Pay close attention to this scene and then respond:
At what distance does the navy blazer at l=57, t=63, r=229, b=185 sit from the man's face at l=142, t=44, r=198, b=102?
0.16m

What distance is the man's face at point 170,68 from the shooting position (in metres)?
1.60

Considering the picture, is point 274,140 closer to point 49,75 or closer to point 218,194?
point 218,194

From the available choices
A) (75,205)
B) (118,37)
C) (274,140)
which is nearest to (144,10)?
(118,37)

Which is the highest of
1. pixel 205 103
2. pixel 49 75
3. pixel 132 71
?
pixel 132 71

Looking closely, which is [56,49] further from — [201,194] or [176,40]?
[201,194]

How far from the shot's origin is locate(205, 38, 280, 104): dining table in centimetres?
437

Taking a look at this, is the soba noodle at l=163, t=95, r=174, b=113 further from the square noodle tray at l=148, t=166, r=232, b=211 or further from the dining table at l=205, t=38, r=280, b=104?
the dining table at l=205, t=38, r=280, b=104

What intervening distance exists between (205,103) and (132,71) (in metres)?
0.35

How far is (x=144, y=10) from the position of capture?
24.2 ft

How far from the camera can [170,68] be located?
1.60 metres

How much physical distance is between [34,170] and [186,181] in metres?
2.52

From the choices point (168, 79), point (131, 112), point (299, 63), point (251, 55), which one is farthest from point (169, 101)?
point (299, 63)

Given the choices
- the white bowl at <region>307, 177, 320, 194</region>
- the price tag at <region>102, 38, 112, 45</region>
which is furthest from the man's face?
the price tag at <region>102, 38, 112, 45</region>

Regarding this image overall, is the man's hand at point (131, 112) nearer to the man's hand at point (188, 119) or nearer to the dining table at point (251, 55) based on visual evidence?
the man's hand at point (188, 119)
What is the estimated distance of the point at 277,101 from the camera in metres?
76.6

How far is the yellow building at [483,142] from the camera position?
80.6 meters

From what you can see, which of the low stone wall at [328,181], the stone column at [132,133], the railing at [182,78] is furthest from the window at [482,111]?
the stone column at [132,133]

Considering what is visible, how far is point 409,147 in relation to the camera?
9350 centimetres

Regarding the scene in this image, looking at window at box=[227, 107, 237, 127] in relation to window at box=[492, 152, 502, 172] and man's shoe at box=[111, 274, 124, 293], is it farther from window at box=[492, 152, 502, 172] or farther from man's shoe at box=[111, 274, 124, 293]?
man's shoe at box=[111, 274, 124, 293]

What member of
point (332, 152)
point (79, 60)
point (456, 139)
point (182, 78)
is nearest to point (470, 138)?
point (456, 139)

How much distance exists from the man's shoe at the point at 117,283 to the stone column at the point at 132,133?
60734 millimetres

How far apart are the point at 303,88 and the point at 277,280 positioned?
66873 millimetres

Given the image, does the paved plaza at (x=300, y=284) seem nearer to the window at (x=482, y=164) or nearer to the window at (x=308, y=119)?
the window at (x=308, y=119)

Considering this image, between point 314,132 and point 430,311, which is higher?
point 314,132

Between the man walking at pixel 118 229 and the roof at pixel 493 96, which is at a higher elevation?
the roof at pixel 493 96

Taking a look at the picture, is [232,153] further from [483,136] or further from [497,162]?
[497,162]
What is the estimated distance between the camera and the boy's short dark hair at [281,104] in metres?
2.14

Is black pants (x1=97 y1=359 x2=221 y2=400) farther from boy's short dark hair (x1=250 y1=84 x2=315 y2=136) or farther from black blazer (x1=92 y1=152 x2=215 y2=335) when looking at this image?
━━━━━━━━━━
#### What is asked:
Pull out every line from the one with "Regarding the scene" to the end of the listing, and output only those.

#### Task response:
Regarding the scene in this image, looking at window at box=[227, 107, 237, 127] in relation to window at box=[492, 152, 502, 172] and man's shoe at box=[111, 274, 124, 293], is it farther from window at box=[492, 152, 502, 172] or farther from man's shoe at box=[111, 274, 124, 293]?
man's shoe at box=[111, 274, 124, 293]

What member of
point (332, 152)
point (79, 60)
point (456, 139)
point (182, 78)
is nearest to point (470, 138)?
point (456, 139)

How much distance exists from the man's shoe at the point at 117,283 to the stone column at the point at 132,133?
60734 millimetres

How far apart are the point at 303,88 and the point at 277,280 positioned?
66873 millimetres

Given the image, does the paved plaza at (x=300, y=284) seem nearer to the window at (x=482, y=164) or nearer to the window at (x=308, y=119)?
the window at (x=308, y=119)

Considering this image, between point 314,132 and point 430,311, which is higher?
point 314,132

Between the man walking at pixel 118 229 and the roof at pixel 493 96, which is at a higher elevation?
the roof at pixel 493 96

Taking a look at the picture, is [232,153] further from [483,136] or further from [497,162]?
[497,162]
What is the estimated distance between the camera and the boy's short dark hair at [281,104] in metres?
2.14

Is black pants (x1=97 y1=359 x2=221 y2=400) farther from boy's short dark hair (x1=250 y1=84 x2=315 y2=136) or farther from black blazer (x1=92 y1=152 x2=215 y2=335) when looking at this image?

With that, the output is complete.